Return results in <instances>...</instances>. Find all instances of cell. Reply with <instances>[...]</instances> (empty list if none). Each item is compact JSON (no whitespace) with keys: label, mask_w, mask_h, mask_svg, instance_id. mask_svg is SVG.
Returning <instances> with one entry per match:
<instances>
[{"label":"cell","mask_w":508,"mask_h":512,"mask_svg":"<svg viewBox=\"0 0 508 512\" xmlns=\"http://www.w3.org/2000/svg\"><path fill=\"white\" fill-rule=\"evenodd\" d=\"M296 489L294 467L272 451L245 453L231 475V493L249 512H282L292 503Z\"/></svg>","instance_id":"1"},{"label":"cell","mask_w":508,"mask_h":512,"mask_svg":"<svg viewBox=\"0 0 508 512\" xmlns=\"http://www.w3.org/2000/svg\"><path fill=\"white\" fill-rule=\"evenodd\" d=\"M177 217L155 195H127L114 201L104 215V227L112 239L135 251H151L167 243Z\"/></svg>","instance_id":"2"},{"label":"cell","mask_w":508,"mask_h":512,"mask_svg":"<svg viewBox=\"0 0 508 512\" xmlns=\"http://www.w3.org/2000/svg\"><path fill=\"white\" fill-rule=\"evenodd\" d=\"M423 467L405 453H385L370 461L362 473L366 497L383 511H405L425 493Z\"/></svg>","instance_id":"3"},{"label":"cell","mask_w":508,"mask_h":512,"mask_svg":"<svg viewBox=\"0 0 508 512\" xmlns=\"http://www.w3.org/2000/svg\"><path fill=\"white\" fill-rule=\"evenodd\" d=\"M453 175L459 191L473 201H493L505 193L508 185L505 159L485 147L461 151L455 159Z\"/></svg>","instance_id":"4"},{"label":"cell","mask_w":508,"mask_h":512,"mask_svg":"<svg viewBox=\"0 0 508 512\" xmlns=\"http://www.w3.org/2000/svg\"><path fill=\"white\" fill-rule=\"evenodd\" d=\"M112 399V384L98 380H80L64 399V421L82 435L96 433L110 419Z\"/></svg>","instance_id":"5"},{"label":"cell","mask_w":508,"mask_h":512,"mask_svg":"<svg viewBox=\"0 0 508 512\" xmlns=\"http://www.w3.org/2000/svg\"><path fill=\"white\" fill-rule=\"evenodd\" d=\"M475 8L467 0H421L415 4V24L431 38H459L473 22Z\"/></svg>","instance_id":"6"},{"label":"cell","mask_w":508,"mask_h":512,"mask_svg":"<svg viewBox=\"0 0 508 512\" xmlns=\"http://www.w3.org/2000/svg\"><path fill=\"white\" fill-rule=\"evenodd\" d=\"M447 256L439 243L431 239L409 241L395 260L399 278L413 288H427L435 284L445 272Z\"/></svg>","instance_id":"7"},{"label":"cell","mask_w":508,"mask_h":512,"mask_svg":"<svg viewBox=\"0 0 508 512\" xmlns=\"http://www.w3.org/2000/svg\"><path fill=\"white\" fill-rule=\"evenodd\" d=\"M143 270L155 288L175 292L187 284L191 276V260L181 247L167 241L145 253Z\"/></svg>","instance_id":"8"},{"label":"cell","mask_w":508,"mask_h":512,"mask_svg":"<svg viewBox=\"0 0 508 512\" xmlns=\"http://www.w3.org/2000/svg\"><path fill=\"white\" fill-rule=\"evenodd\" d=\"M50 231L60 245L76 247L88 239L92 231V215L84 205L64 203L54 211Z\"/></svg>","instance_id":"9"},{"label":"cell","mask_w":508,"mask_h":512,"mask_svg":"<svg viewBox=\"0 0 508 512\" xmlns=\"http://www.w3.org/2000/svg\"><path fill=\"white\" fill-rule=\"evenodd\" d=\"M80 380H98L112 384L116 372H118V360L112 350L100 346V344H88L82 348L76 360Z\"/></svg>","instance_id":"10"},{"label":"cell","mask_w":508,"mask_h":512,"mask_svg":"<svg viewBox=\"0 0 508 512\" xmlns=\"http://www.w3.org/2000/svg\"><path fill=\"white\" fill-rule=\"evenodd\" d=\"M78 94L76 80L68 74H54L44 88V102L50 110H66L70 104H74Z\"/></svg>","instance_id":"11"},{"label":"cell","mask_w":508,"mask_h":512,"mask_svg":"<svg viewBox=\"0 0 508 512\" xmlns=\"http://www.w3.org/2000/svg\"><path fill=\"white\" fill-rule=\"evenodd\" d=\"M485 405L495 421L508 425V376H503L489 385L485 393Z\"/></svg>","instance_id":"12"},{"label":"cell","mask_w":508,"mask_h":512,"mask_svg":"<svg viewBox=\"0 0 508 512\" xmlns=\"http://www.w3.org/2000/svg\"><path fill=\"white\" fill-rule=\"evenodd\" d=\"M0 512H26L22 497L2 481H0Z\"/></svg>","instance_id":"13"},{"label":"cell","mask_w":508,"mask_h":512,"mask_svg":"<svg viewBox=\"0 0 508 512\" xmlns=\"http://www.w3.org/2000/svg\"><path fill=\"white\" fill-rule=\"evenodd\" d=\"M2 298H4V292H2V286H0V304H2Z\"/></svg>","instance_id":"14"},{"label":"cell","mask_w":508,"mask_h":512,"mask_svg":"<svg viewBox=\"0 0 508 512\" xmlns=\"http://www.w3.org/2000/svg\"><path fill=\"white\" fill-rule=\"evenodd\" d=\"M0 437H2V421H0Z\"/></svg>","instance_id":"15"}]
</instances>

════════════════

Your task >> Identify each line in the data above that contains the word "with", and copy every such line in full. Case counts.

Solution below >>
Return results in <instances>...</instances>. Find all instances of cell. Reply with <instances>[...]</instances> (empty list if none). Each item is compact JSON (no whitespace) with keys: label, mask_w, mask_h, mask_svg, instance_id. mask_svg is SVG.
Returning <instances> with one entry per match:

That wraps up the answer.